W tej historii jest wszystko: kryminalny wątek, rozmowy o duchowości, portret pokolenia już bardziej zrezygnowanego niż oburzonego na cokolwiek, góralska gwara, rodzinna trauma, problemy polskiego mieszkalnictwa, karykatura nadwiślańskiego „hajlajfu", cytaty z Homo Twist, kpina i romantyzm, wina, kara i odkupienie. A, przepraszam, jest też kot o imieniu Zuzia. Izabela Sowa odważnie żongluje konwencjami. Na szczęście nie traci głowy tam, gdzie jej bohaterka pozwala sobie na odlot.

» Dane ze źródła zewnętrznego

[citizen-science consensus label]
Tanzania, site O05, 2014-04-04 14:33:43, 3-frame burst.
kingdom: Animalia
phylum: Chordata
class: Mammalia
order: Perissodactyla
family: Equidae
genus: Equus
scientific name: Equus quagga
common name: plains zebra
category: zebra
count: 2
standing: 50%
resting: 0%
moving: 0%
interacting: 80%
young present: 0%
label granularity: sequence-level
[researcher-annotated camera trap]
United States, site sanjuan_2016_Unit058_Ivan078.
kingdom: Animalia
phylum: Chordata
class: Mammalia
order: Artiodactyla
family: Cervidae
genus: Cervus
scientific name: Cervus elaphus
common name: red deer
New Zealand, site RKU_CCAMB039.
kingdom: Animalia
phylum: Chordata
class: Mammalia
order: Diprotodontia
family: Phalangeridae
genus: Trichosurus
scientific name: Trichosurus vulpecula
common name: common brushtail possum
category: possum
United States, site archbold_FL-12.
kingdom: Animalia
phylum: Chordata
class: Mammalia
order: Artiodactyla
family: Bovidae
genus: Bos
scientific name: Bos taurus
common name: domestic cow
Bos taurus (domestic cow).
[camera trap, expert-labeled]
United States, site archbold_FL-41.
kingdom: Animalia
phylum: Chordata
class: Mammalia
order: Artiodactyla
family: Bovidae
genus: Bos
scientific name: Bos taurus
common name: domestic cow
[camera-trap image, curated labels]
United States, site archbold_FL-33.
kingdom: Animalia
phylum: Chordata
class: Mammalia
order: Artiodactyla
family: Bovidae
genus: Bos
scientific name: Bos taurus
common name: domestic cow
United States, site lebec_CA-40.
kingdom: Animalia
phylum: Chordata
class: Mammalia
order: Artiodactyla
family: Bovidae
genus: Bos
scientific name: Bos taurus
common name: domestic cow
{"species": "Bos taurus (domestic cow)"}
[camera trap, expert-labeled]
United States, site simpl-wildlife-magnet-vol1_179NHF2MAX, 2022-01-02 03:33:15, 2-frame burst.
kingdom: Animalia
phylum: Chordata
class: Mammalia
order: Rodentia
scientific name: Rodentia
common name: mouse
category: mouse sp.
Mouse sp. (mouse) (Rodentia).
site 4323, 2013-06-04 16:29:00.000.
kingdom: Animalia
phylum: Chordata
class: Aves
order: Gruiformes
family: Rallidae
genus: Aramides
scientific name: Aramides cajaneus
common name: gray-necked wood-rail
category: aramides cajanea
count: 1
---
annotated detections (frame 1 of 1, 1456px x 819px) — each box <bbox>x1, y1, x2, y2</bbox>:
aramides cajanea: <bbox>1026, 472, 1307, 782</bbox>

„Tymczasem" można czytać jako słodko-gorzką, zdekonstruowaną opowieść o spóźnionym dorastaniu - tyle że zamiast Piotrusia Pana dostajemy Mademoiselle Monique. Można także w powieści Sowy zobaczyć próbę uchwycenia szerszej perspektywy, obśmiania emocjonalnej prowizorki, którą na co dzień uprawiamy. Wszystko dziś jest na chwilę: pasje, zawodowe sojusze, autorytety. O związkach nie wspominając. Przyjaciół nie szanujemy, partnerów wymieniamy częściej niż szczoteczki do zębów. Kochamy „tymczasem". Wieczny jest tylko kredyt. I przekonanie, że życie jest gdzie indziej.
Opowieść o kobiecie (nie zawsze) sukcesu
Monique jest niczym ideał z kolorowych czasopism, które czytała jako nastolatka: jest wykształcona, pracuje jako osobista stylistka i występuje w telewizji. W rzeczywistości – jak niemal każdy – boi się, że zabraknie jej na ratę za mieszkanie, a kariera w show-businessie to dla niej tak naprawdę bieganie z wieszakiem za pozbawionymi gustu żonami biznesmenów.
Traf chce, że wyjeżdża ze skąpanej w złudzeniach Warszawy do otulonego smogiem Krakowa. Korzystając z okazji, postanawia odwiedzić wuja Augusta, któremu zawdzięcza wykształcenie w Paryżu – i znacznie więcej. Czy i tym razem spotkanie z nim zmieni coś w jej życiu?
Powieść o nas samych – potrafiących żyć tylko TYMCZASEM. Może dlatego, że kiedyś obiecano nam niemal wszystko, a pozostawiono z kredytem do spłacenia?